Berndt and Cockburn 2014- India [94]

Retrospective econometric study to examines the impact of patent policy in India on the availability of new drugs (by measuring the launch lag in comparison with other countries).

There is an estimated launch lag of 4.5-5 years in India, compared with 1 year in German and 2 months in the US. Significant numbers of drugs took much longer than mean/medium time to launch. Ten years after the first worldwide approval, almost a quarter of the sample drugs were not available in India.

 

Other countries

 

Challu 1995- Italy [95]

Comparative statistical analysis of the impact of pharmaceutical product patents on i) pharmaceutical prices; ii) pharmaceutical inventions; iii) balance of pharmaceutical trade.
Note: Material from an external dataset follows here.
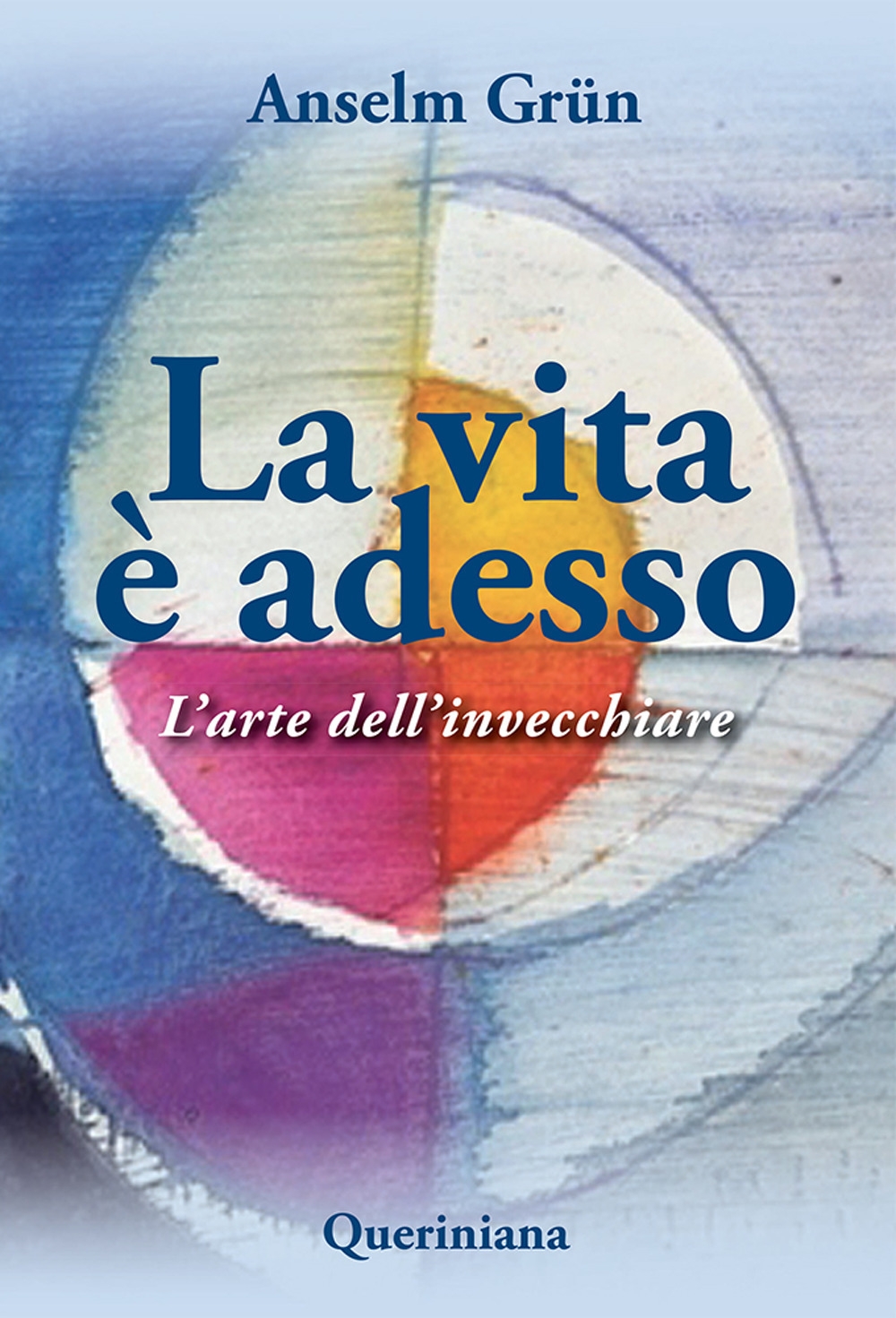 La Vita è Adesso. L'Arte dell'Invecchiare La Vita è Adesso. L'Arte dell'Invecchiare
Compares prices for drugs available in Italy before and after pharmaceutical product patents were introduced. For drugs marketed before the introduction of product patents, average Italian prices were 54% lower than current prices in the USA. For drugs introduced in Italy after product patents, prices are 67% higher than in the USA.

 

Yamabhai and Smith 2015 – Thailand [96]

Retrospective econometric study to assess the relative impact of patent status as a component of pharmaceutical prices, while controlling other market and medicine characteristics.

Data are for retail prices of oncology medicines in Thailand. Patented status is associated with a price of approximately 144-206% more than that of an equivalent generic. Larger sales volumes, a more competitive market and a longer product life are also associated with prices around 3-30% higher.

 

Grootendorst et al. 2018- Canada [97]

Retrospective econometric study to investigate whether Canada’s several IP changes had an effect on the market exclusivity duration of brand products on the Ontario Drug Benefit formulary.

There were 595 drugs launched between 1974 and 2012 that were available for analysis. Exclusivity gradually declined from the late 1970s to 1990. Drugs approved in 2004 received 7.6 years of exclusivity, and drugs approved in 2005 received 5 years of exclusivity. Over the time period analysed, market exclusivity time of brand drugs experienced marked changes, but no systematic effects of Canada’s stronger pharmaceutical IP laws on the market exclusivity were detected.

 

Arcidiacono et al. 2013- USA [80]

Retrospective econometric study to estimate consumer welfare effects of generics and “me-too” drugs, taking into account the intervening role of insurance.

Generics and “me-too” drugs each increased consumer welfare more than $US100 million in 2010, holding insurance premiums constant. Insurance payments in 2010 fell by nearly $US1 billion due to generics and rose by over $US7 billion due to me-too antiulcer drugs.